Nouveau Developers Begin Reverse-Engineering NVIDIA Turing Driver Support

Written by Michael Larabel in NVIDIA on 20 September 2018 at 07:54 AM EDT. 17 Comments
The NVIDIA GeForce RTX 2080 graphics cards are only officially beginning to ship today, but at least one independent Nouveau developer already has his hands on the hardware and beginning to work on the clean-room, driver reverse-engineering process in order to eventually get open-source "Nouveau" driver support working.

Just as they do each cycle, it's generally a lengthy bring-up process for getting this open-source NVIDIA Linux driver supporting new hardware... Starting with getting the display lit-up and kernel mode-setting active followed by the eventual OpenGL/3D hardware acceleration, which since GTX 900 Maxwell GPUs has required NVIDIA to release signed firmware images. The actual KMS/display bring-up has generally been fairly quick but we'll see soon enough if much has changed on the display side for Turing.

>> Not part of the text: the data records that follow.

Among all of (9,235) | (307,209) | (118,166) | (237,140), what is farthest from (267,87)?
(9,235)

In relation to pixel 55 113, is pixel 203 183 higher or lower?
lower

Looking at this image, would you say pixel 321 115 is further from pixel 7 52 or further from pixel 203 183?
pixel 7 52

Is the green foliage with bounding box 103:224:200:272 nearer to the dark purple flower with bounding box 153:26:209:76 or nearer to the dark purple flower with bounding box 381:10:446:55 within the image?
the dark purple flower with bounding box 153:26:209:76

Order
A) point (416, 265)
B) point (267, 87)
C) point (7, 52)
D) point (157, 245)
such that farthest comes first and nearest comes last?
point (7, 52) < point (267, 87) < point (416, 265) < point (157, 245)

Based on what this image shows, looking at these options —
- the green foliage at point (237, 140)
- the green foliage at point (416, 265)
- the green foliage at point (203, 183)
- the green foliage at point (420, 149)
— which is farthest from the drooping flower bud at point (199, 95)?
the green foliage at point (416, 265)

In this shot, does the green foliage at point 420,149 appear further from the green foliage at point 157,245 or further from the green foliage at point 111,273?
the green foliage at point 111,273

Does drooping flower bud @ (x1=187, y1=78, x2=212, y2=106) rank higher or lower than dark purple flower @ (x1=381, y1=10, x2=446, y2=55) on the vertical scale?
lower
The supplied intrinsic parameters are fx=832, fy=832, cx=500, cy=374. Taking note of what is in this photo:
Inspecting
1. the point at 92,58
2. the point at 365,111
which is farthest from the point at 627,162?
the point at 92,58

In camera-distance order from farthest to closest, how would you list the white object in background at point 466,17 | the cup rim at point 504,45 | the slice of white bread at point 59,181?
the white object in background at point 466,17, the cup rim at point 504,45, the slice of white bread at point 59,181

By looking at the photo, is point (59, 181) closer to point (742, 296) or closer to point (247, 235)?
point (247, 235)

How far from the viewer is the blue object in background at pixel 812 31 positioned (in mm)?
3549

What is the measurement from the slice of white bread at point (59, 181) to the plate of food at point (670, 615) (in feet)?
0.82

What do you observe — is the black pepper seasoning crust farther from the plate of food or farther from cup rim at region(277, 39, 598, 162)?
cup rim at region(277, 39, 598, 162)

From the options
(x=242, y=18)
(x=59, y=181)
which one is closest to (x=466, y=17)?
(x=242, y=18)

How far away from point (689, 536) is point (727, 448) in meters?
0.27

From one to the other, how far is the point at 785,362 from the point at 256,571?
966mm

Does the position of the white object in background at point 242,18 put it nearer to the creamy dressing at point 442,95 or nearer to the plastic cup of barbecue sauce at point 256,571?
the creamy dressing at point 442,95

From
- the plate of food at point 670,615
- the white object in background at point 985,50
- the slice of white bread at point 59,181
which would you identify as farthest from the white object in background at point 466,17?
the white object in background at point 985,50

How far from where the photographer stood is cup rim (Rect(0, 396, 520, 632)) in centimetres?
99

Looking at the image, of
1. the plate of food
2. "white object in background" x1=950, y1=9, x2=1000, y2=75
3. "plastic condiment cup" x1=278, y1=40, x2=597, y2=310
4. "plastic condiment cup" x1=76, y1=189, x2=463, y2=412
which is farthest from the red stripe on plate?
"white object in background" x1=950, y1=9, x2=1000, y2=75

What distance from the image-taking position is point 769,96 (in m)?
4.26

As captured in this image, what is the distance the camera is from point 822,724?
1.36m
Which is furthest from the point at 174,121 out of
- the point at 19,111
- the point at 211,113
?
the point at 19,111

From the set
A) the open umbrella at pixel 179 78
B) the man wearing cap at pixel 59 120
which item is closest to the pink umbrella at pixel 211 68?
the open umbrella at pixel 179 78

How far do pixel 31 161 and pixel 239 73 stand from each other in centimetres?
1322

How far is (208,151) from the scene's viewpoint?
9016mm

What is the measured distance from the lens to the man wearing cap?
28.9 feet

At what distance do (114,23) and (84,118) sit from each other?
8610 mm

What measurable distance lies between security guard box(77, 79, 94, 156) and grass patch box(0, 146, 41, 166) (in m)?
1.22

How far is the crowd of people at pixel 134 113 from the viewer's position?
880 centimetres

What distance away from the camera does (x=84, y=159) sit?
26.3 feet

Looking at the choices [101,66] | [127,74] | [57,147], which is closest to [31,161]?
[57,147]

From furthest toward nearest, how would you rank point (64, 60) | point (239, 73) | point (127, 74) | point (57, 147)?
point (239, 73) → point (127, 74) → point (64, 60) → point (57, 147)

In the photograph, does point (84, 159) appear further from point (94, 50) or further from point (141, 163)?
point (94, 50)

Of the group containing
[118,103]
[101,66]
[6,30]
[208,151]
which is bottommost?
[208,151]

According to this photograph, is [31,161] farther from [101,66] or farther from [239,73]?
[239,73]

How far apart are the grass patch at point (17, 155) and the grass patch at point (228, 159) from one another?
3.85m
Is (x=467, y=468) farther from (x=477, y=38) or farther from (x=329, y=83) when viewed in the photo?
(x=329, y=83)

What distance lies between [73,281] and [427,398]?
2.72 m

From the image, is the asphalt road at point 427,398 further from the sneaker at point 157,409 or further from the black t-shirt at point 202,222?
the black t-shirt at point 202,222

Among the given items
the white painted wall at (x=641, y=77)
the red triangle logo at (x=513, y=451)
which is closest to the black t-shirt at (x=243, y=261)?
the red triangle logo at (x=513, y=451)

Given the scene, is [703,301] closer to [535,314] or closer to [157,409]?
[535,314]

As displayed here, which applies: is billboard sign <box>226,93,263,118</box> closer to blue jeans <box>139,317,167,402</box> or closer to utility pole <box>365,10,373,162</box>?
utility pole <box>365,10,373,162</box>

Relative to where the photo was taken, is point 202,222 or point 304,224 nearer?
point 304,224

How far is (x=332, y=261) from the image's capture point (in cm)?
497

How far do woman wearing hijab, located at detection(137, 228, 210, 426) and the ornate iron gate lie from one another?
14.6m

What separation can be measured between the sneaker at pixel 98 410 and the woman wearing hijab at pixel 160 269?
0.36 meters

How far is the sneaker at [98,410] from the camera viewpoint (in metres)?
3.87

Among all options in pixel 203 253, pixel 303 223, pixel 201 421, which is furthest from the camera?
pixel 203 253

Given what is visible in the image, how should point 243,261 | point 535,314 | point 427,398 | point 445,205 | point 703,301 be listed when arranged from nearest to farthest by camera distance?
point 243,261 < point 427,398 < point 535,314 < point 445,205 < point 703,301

As NVIDIA has also been doing for a few generations now, it seems they have sent out hardware early to a few Nouveau developers while on the desktop side their official stance has remained to not actively help nor hinder these developers in open-source Nouveau support... They generally seed the main Nouveau developers with hardware access, answer some questions where they can over the driver programming, and occasionally we see some sort of documentation dump out of NVIDIA. But for the most part it's good 'ole reverse-engineering to get this NVIDIA GeForce support in place (on the Tegra side is where NVIDIA actively contributes to open-source GPU driver support).

Independent Nouveau contributor Rhys Kidd who has previously worked on GP100 Pascal support and more seems to have Turing GPU access now and has sent out some initial Turing patches adding support to Envy Tools.

Yesterday he posted initial Turing patches for Envy Tools, the tool-set used by Nouveau developers for helping to reverse-engineer the behavior of the NVIDIA proprietary Linux driver. Envy Tools has tools for help in understanding their video bitstream, accessing NVIDIA GPU registers, Assembly parsing, databases of MMIO registers, memory structures, and other documents and tools.

The patches by Rhys Kidd has initial TU102/TU104 detection, GDDR6 video memory detection, and other initial bits. So far though I haven't seen any patches in his Linux Git tree or that of Nouveau DRM maintainer Ben Skeggs for providing any actual driver support for Turing GPUs.

It's likely a tall order hoping to see any KMS/display support for Turing in the next kernel cycle (Linux 4.20~5.0) while for any hardware acceleration is an unknown, especially depending on how long it takes NVIDIA to publish the signed Turing firmware images. For now though due to the whole re-clocking mess, the best Nouveau driver support is still with the GeForce GTX 600/700 "Kepler" GPUs.